* [Prompt]: Rewrite the records from the line containing "Based on what" to the line containing "From among [475,133], [102,219], [325,137], [283,43], what", replacing "kitchen cabinet" with "kitchen cupboard" and leaving everything else unchanged.

* [Exercise inputs]:
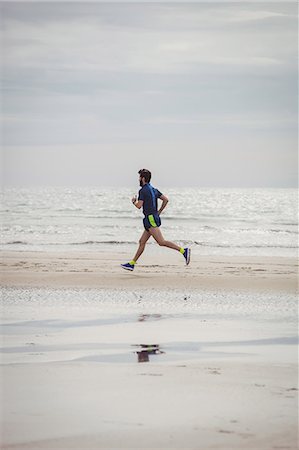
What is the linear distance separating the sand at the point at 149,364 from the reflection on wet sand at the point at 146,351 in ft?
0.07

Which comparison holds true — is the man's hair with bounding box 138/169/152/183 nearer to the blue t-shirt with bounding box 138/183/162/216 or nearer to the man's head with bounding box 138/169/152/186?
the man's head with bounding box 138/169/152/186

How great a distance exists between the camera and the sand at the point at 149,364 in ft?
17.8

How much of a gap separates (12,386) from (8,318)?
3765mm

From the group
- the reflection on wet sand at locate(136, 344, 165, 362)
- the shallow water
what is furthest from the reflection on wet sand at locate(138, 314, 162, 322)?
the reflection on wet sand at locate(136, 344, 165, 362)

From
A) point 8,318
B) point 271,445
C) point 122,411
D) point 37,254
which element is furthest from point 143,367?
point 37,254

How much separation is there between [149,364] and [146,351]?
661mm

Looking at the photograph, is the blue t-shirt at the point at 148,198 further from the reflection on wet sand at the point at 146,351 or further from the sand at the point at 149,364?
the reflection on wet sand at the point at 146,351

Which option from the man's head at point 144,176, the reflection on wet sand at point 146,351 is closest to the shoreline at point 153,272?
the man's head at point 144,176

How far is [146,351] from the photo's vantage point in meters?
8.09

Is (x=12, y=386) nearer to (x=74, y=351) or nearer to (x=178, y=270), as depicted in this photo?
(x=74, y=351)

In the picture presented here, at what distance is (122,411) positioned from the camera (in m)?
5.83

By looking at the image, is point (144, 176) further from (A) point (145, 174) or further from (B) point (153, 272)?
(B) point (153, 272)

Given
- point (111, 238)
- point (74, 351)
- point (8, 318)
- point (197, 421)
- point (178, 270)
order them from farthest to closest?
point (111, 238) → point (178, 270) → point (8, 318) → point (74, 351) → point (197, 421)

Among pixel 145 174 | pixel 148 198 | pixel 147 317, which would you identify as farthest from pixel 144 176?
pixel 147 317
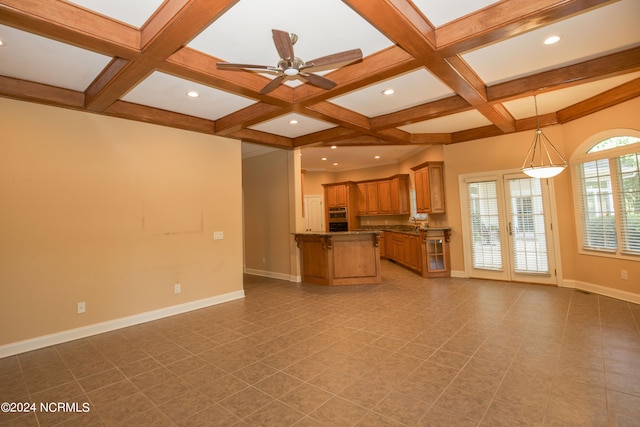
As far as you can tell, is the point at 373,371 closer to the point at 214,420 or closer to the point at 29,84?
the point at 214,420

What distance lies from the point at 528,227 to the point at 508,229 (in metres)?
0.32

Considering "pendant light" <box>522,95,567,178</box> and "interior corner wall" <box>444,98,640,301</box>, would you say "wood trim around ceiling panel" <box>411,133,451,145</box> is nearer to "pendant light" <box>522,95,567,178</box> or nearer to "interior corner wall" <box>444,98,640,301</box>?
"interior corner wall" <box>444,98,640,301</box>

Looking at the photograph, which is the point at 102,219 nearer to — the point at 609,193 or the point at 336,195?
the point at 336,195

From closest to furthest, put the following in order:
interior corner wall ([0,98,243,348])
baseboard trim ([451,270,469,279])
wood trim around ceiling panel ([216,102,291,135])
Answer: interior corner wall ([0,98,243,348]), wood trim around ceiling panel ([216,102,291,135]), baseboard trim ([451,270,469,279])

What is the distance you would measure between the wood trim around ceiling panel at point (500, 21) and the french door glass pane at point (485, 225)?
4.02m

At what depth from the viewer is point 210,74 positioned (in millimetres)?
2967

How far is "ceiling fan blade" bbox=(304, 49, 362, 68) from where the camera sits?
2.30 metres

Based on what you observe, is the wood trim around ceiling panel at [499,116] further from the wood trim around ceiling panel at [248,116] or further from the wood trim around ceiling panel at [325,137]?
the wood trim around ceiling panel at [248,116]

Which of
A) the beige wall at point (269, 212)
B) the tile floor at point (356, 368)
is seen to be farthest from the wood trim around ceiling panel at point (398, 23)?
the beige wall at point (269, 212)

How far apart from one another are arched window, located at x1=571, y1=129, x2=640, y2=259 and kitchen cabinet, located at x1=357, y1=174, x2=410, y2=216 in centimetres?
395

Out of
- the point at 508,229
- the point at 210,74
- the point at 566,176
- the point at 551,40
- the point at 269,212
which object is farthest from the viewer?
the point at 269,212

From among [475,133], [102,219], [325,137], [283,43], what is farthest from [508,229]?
---
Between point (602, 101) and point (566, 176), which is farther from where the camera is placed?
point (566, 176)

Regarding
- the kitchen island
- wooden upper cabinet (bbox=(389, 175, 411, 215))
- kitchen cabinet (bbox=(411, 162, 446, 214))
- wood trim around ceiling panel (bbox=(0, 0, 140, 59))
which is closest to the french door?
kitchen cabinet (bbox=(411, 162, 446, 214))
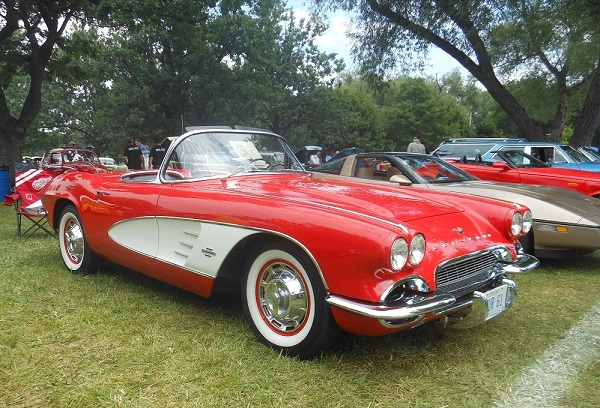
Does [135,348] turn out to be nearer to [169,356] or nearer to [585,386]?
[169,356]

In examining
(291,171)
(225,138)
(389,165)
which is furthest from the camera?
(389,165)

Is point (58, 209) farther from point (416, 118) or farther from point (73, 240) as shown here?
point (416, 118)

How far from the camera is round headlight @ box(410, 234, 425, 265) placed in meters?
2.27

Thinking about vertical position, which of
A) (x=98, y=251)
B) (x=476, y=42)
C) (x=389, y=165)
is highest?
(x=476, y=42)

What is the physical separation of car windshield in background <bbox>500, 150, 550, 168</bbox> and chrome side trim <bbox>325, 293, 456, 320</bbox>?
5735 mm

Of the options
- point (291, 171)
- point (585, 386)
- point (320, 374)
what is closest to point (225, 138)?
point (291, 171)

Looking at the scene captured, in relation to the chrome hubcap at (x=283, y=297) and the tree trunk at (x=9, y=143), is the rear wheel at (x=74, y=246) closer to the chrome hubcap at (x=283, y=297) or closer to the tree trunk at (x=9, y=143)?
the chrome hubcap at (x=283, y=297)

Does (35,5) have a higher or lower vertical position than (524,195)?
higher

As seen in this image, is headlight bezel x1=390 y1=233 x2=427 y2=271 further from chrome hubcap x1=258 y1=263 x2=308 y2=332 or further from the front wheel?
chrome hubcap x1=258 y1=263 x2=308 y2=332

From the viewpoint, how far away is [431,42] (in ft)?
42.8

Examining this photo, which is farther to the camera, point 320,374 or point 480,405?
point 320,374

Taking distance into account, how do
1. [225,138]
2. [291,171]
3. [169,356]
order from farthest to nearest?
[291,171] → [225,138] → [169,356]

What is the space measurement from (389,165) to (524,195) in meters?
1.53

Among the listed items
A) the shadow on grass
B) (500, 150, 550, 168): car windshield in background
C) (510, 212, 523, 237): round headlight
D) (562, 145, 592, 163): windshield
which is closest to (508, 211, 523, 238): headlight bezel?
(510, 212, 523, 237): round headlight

* [Exercise result]:
Based on what you observe, is the wood trim around ceiling panel at [499,116] further from the wood trim around ceiling panel at [248,116] or further from the wood trim around ceiling panel at [325,137]?
the wood trim around ceiling panel at [248,116]

Which of
A) the beige wall at point (269, 212)
B) the tile floor at point (356, 368)
is seen to be farthest from the wood trim around ceiling panel at point (398, 23)?
the beige wall at point (269, 212)

How far apart from one another are arched window, located at x1=571, y1=129, x2=640, y2=259 and kitchen cupboard, located at x1=357, y1=174, x2=410, y2=216 in centimetres?
395

Out of
- the point at 508,229
- the point at 210,74
- the point at 566,176
- the point at 551,40
- the point at 269,212
which object is farthest from the viewer?
the point at 269,212

From among [475,133], [102,219], [325,137], [283,43], what is farthest from [508,229]?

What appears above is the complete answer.